List of tasks |
a - Render this sentence from the Hong Kong tour account into Spanish: "Going through immigration from China to Hong Kong is an extended process."
b - According to the Hong Kong tour account, why does crossing from China into Hong Kong involve an immigration stop? Answer in one to three sentences.
c - Extend the Hong Kong tour account with the next paragraph, picking up right after its last sentence.

Excerpt |
++++++

On Thursday, a group of us from the conference I’m attending in Guangzhou had the opportunity to visit Hong Kong as part of a commercial tour.  Hong Kong was an amazing city, and the tour was a fascinating experience on a host of levels.

The Hong Kong skyline

The Hong Kong skyline as seen from the Hong Kong film walk of fame.

Our group of academics, both American and Chinese, got on a big tour bus for the two-hour drive to Hong Kong at about 6:30 in the morning, accompanied by box breakfasts from the hotel.  These included a packaged chiffon cake (quite tasty), a red bean paste cake roll (interesting), a cold hot dog on a stick (I didn’t open it) and a carton of milk.  Unfortunately, but predictably, there was no coffee.

China-Hong Kong immigration

The first major stop was at immigration.  Going through immigration from China to Hong Kong is an extended process.  Despite Hong Kong being under Chinese control, it is still treated as a separate country with its own currency and passports.

++++++

Listed records |
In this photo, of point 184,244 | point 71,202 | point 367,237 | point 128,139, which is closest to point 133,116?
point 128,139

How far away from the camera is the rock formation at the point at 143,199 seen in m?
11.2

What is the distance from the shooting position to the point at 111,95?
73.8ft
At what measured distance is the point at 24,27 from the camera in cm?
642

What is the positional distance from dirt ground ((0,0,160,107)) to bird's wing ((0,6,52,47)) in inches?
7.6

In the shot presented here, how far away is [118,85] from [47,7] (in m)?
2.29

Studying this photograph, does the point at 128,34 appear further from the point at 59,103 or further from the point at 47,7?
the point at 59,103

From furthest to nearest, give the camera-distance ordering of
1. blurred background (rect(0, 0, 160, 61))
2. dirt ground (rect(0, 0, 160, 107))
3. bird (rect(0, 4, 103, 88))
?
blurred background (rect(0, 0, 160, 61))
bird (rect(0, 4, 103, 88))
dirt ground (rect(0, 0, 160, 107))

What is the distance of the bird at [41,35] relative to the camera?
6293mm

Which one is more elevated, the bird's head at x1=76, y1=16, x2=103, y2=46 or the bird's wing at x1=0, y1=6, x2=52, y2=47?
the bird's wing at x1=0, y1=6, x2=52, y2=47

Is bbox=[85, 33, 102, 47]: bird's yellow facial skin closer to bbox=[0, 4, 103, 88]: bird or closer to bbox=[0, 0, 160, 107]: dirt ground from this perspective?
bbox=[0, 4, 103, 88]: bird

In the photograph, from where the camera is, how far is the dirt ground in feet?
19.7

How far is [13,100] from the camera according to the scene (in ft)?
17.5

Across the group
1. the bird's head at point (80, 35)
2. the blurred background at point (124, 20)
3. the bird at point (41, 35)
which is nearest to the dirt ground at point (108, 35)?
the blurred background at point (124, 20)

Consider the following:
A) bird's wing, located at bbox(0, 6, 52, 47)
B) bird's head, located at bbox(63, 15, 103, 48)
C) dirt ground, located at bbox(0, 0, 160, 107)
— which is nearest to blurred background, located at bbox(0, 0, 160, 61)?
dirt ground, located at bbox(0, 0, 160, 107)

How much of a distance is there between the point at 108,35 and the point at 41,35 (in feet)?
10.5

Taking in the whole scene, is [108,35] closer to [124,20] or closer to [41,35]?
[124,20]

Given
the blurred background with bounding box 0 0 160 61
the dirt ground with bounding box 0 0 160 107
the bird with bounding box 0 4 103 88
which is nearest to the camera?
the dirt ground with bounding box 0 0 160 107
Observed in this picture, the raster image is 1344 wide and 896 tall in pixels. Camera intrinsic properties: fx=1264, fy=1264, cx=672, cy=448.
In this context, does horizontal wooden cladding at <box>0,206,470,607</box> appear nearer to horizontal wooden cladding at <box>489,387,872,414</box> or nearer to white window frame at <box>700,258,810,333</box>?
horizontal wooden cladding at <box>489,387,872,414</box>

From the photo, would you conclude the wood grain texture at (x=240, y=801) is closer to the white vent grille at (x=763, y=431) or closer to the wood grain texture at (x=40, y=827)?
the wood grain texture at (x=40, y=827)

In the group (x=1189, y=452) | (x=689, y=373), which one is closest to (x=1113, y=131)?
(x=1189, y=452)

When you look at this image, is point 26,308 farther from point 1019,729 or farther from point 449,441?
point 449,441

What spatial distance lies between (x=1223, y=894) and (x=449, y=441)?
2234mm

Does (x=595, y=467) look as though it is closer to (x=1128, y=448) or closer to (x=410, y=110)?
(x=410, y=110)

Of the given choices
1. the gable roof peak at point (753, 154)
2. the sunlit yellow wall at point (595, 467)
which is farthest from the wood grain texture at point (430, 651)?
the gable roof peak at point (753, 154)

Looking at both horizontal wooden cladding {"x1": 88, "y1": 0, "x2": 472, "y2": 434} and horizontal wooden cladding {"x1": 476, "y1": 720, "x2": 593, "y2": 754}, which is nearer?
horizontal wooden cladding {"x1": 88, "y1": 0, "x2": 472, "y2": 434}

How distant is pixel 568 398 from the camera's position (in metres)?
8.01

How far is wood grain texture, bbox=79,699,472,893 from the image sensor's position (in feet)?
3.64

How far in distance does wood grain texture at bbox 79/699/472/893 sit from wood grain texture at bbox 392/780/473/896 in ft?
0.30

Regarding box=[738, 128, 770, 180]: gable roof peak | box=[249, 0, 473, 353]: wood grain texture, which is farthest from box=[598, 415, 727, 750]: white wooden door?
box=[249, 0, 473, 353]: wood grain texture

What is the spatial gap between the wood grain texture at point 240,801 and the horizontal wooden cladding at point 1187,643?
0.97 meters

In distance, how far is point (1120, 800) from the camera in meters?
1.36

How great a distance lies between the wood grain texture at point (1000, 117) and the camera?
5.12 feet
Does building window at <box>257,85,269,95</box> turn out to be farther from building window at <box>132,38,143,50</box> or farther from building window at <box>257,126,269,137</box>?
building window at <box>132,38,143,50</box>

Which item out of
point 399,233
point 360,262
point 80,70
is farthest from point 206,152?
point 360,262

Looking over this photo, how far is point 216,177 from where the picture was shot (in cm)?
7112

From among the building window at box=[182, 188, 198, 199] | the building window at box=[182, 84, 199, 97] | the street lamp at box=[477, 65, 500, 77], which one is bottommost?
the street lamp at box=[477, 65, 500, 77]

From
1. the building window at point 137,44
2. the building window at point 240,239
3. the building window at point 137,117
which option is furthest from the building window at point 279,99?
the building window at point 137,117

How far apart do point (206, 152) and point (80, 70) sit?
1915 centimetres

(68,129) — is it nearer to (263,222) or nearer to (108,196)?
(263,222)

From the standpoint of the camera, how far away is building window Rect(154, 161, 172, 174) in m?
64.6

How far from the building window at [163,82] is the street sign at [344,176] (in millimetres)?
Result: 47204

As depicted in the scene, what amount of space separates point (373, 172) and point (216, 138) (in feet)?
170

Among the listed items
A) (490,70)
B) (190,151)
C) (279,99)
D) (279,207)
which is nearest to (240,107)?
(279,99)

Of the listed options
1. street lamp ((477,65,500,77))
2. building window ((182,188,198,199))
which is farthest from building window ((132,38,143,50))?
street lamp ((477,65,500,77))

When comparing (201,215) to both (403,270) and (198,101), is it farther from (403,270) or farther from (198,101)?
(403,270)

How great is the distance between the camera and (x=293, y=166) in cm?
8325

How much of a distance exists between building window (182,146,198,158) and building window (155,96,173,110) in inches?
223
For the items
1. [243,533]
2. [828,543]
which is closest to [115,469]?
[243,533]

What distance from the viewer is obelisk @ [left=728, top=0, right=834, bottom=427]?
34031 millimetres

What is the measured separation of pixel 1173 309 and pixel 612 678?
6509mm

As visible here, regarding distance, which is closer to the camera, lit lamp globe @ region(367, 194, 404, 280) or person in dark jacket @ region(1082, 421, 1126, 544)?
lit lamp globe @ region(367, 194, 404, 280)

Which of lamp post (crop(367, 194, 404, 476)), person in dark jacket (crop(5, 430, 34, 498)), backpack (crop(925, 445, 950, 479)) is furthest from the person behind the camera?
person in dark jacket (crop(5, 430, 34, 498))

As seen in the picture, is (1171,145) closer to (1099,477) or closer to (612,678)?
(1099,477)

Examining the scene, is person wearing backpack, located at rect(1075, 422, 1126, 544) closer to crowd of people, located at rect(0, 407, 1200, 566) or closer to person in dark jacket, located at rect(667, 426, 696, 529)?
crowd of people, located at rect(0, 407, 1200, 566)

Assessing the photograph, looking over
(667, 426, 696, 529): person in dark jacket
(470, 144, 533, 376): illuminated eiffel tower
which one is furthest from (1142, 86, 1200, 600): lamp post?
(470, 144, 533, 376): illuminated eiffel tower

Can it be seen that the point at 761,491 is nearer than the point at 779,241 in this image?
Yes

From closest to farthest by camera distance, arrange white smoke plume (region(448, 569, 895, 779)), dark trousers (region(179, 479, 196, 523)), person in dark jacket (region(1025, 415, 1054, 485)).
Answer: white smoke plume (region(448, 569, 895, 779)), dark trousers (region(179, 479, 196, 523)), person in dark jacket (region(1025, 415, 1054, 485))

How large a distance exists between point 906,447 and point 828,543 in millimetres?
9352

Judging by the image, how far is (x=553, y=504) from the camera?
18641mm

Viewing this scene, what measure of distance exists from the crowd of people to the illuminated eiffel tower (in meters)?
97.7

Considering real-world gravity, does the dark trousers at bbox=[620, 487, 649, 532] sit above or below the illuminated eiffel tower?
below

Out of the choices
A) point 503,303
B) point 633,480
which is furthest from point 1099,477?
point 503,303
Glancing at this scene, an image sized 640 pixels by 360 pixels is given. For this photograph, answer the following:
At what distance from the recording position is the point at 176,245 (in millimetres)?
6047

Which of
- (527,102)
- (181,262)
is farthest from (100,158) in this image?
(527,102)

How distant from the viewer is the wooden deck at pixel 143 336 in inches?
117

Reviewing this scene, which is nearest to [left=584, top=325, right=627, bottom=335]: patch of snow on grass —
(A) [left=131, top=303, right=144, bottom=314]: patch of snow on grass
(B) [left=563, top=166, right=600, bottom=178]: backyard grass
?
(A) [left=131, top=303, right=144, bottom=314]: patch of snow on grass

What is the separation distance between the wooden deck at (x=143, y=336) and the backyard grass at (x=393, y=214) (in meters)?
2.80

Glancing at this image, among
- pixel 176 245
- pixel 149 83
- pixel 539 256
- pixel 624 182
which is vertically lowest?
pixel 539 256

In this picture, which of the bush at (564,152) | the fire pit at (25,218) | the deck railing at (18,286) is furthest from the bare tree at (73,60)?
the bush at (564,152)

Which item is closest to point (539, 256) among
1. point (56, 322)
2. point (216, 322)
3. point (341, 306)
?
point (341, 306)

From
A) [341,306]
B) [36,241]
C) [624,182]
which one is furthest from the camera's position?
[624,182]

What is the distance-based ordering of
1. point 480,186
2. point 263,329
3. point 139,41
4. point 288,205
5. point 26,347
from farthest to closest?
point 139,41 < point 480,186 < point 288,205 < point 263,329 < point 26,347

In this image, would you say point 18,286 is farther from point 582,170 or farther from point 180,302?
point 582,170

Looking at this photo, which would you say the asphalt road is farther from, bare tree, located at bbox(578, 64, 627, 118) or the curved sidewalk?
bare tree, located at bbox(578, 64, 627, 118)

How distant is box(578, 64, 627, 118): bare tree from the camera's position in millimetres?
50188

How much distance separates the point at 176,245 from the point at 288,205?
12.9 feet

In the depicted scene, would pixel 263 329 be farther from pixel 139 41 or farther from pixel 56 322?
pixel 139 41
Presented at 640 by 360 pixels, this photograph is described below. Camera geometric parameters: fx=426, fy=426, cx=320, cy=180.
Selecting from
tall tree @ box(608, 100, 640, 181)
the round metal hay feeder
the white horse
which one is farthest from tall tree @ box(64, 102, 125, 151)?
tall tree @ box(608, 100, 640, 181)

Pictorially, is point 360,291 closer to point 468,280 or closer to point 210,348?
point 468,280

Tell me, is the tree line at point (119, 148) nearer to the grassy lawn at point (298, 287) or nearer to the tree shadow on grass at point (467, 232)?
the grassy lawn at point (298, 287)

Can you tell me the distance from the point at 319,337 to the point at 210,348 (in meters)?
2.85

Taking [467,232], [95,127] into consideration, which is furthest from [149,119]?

++++++

Final results |
a - Pasar por inmigración de China a Hong Kong es un proceso prolongado.

b - Although Hong Kong is under Chinese control, it is still treated as a separate country with its own currency and passports. Travelers from China therefore have to go through immigration to enter it.

c -
The process got started with our group going through a huge facility with long walkways covered with severe sounding signs. You eventually enter a giant hall full of stations labeled either “Chinese National” or “Foreigner.”  Once you make it through the long lines, the young man or woman working at passport control processes your passport efficiently. Given that our group has both nationals and foreigners, we’ve been split up, so we have to reassemble on the other side, then walk to a bus station, were we take a crowded yellow stand-up bus for a couple of miles to the Hong Kong immigration station. Once again, we que up, only this time it is “Hong Kong Residents” and “Visitors.” But the process is the same, only instead of a stamp in our passport, we get a little slip of paper stapled to a page.  Again we reassemble, again we get on a yellow bus with standing room only.  And finally we get on a new tour bus – our original one staying behind to wait for us in China.  From start to finish, I think that immigration took about two hours. (Though on our way back in the late evening, it probably only took an hour.)  My sympathies are with those who must make this journey on a regular basis.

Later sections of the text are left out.